J’ai pu faire la connaissance des parents de Julia. Je ne les avais jamais rencontrés auparavant. Je me rappelais juste d’une photo de son père, que Julia conservait dans le portefeuille. Je me remémorais en particulier l’énorme touffe de cheveux d’un noir de jais. Elle est toujours là, même s’il m’a semblé qu’elle était plus pâle et moins triomphante qu’il y a dix ans. Le père a eu la bonne idée de transmettre à sa fille ses traits malicieux, qui ont fait d’elle une fille pétillante. En revanche, j’ai reconnu peu de Julia dans la mère. C’est étrange d’ailleurs, car Julia m’avait dit un jour qu’elle ressemblait beaucoup à sa mère. Peut-être parlait-elle du caractère. En tout cas ils ont tous les deux été très gentils. Ils ont affirmé se rappeler très bien de moi, dit qu’à l’époque, Julia ne faisait que parler de moi à la maison, et qu’ils me remerciaient pour la façon dont je m’étais comporté avec elle. J’ai été tout abasourdi du flot d’éloges dont ils m’ont gratifié. Pour tout dire, je n’ai pas cru à la sincérité de leurs louanges, et mets maintenant ceci sur le compte de l’alcool et du chagrin. La tristesse rend vulnérable, et la faiblesse rend les gens plus enclins à la philanthropie. L’alcool aussi, parfois.

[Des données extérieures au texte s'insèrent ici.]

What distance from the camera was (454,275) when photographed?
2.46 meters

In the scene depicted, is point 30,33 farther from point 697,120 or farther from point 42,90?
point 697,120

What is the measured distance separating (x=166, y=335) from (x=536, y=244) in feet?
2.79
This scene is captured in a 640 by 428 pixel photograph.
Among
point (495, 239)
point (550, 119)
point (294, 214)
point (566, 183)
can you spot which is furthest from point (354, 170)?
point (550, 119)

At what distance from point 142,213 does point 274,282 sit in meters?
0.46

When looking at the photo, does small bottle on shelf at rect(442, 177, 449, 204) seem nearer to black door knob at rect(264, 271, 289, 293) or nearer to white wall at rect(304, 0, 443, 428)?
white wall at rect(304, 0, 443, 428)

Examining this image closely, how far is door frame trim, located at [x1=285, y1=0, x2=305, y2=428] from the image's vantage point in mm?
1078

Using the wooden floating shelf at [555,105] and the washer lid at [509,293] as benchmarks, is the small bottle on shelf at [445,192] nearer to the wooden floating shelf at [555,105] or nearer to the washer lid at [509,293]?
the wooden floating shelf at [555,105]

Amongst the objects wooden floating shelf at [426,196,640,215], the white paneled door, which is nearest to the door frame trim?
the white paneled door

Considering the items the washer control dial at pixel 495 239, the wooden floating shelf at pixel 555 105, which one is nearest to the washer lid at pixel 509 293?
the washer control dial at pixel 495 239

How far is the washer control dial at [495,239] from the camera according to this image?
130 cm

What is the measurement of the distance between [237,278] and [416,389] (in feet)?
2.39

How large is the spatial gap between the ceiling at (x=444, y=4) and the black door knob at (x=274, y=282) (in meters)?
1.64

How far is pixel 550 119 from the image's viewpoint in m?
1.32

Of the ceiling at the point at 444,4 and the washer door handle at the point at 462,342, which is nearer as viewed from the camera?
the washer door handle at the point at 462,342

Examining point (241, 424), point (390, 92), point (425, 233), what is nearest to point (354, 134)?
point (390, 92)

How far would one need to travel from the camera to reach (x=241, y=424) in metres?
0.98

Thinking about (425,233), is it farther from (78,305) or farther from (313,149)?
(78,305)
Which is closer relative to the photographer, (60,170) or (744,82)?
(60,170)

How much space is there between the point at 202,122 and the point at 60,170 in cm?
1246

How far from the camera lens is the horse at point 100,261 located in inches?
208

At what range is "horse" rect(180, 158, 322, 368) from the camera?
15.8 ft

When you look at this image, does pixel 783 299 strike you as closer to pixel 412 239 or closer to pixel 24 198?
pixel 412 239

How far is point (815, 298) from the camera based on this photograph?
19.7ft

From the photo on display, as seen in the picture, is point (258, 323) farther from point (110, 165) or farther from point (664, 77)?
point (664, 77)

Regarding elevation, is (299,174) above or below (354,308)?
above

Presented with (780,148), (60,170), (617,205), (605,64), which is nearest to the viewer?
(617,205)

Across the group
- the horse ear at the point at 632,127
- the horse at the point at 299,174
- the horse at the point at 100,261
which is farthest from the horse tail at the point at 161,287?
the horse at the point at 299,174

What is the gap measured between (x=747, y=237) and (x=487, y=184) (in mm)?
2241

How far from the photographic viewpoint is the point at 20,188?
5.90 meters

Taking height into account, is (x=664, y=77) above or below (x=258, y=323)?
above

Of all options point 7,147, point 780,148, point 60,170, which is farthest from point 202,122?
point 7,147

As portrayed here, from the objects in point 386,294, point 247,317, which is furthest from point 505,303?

J’ai trouvé leurs signes d’affection d’autant plus étranges qu’après tout j’ai occupé bien peu de temps dans la vie de leur fille. J’éprouve de la honte à cela, mais au final ma relation avec Julia a duré seulement quatre mois. Quand je pense à des amis qui se sont connus à l’age du lycée, et qui sont encore aujourd’hui ensemble, et même parents pour certains d’entre eux, je me dis que nos misérables quatre mois ne représentent pas plus que quelques grains de sable. Ce n’est rien dans la vie d’un homme, même jeune. J’ai repensé à ce que Sophie m’avait reproché. « Faire toute une histoire pour un vague amour ». Je l’ai détesté au moment où elle m’a dit ça, alors que maintenant que Julia est dans une boite en bois, je me rends compte que ce n’était sûrement pas plus que « vague ».